Widdows & Cohen reinforce this point in Ch. 5 (Section 5.2.3). They show that instruction-tuned models learn to "conform to the rhetorical structure of a correct answer" from training examples, not from reading documentation about how to answer. The prompts in the Alpaca training set were deliberately constructed to follow patterns the model could generalize from. Tool schemas must work the same way: they must encode their intent in the structure itself, because the model will pattern-match against them, not reason about external docs. Widdows & Cohen, Issue #45

22Grounding note

Widdows & Cohen describe the traditional architectural separation between a knowledge base (which stores structured facts) and a language model (which turns facts into fluent text) in Ch. 6 (Section 6.1.1, Figure 6.2). Tool schemas revive this principle in the agentic era: the schema is the structured contract that grounds the model's generation, preventing it from hallucinating argument values the same way a knowledge base prevents it from hallucinating facts. Explicit constraints in the schema play the role that structured data once played in traditional systems. Widdows & Cohen, Issue #45

23Grounding note

Jurafsky & Martin (SLP3, Ch. 7, Section 7.6) describe the evaluation problem that makes "boring" schemas valuable.

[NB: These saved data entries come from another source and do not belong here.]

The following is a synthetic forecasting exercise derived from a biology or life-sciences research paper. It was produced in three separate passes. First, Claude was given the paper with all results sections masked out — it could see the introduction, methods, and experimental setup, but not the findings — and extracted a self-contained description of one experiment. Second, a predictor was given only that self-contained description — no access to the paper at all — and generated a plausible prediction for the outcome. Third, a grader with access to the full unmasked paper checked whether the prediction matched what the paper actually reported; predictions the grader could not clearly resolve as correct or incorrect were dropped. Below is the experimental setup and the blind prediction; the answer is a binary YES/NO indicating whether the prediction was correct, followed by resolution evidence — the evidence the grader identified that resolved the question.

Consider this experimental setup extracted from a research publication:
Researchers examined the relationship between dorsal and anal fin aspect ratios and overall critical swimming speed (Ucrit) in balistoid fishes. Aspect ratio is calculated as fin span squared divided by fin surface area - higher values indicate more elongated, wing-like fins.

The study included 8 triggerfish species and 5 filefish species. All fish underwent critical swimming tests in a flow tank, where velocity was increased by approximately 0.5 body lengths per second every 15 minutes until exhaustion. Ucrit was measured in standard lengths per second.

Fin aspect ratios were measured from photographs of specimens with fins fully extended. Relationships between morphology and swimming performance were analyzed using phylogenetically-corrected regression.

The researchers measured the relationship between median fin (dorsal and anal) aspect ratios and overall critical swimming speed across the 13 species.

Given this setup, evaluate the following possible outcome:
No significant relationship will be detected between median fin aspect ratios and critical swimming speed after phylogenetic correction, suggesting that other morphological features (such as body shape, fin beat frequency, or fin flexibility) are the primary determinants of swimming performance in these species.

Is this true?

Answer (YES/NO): NO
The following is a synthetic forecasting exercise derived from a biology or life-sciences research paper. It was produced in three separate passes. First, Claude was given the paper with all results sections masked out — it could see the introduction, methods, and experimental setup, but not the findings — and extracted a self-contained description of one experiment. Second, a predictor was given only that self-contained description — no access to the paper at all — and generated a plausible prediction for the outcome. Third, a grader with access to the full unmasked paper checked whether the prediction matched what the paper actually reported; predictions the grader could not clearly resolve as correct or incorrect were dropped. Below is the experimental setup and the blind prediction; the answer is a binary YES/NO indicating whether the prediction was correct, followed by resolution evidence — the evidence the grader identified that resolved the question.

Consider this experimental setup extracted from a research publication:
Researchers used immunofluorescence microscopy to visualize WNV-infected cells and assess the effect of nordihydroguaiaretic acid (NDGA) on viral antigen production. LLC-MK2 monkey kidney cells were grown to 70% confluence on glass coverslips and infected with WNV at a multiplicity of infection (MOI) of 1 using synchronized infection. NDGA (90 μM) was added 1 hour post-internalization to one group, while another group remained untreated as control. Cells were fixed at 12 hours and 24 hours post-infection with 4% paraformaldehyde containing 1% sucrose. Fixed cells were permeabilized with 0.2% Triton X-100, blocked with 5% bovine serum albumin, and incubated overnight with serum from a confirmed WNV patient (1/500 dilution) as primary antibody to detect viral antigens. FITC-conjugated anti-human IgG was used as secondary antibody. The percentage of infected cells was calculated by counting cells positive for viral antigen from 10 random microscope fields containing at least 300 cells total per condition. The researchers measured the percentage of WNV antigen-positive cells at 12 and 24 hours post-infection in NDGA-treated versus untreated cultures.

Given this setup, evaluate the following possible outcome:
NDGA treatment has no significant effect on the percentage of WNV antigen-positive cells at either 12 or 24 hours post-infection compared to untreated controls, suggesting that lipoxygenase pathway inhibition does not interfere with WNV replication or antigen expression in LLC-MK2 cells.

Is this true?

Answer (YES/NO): NO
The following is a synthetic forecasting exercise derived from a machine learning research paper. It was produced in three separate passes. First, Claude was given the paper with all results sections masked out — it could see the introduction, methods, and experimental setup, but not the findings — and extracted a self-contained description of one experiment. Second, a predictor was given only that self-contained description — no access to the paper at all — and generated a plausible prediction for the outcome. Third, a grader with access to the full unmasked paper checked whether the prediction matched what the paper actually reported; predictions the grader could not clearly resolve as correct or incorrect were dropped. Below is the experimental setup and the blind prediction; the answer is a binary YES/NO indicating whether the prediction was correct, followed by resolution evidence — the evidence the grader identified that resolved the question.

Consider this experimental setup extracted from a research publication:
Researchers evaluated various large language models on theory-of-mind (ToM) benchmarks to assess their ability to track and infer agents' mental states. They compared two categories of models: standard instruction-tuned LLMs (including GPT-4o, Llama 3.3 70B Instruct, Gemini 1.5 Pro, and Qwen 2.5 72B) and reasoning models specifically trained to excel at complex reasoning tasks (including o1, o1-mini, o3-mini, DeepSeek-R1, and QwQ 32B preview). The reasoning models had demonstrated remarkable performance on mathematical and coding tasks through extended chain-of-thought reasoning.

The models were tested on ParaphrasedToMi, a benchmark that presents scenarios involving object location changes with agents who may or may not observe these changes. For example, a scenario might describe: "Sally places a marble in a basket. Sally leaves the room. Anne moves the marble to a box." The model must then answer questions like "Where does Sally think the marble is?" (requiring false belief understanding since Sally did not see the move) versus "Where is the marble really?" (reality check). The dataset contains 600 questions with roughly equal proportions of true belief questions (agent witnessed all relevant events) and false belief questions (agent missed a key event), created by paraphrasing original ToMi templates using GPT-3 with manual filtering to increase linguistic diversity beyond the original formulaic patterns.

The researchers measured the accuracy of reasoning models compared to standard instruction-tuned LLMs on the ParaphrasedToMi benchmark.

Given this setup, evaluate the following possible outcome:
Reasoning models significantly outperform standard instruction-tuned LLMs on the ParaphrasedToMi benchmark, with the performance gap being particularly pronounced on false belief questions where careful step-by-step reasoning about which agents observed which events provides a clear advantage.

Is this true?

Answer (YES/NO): NO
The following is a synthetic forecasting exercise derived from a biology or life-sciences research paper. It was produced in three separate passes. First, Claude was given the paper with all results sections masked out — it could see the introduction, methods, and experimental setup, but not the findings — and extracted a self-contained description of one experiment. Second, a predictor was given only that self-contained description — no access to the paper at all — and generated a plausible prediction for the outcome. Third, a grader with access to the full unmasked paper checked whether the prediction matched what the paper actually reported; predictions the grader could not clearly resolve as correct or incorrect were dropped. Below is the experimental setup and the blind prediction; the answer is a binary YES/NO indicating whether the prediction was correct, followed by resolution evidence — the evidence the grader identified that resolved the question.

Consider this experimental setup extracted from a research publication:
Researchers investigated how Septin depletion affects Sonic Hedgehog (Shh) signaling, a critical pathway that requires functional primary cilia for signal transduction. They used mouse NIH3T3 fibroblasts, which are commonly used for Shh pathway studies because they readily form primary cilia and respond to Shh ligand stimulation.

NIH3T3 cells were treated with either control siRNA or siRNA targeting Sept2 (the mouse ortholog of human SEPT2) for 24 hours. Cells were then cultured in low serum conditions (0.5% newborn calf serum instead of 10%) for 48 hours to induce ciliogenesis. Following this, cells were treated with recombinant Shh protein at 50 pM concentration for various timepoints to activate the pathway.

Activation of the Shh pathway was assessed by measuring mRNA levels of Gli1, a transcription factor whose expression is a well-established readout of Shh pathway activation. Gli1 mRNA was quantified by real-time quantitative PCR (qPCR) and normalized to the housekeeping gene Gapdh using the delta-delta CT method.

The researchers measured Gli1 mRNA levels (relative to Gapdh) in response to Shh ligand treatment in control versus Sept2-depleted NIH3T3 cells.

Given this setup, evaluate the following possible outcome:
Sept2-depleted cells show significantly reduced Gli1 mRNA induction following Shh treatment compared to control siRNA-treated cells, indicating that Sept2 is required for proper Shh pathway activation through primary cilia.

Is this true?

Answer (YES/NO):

They define perplexity-based evaluation and note the risk of data contamination, where test data leaks into training sets. "Boring" schemas with common, well-established naming patterns (e.g., get_order_status) are precisely the patterns the model has seen most frequently during instruction tuning (Section 7.5.1). The model has high confidence on familiar structures and low confidence on novel ones. Designing schemas that match the model's training distribution is not laziness; it is an engineering decision that maximizes the probability of correct output.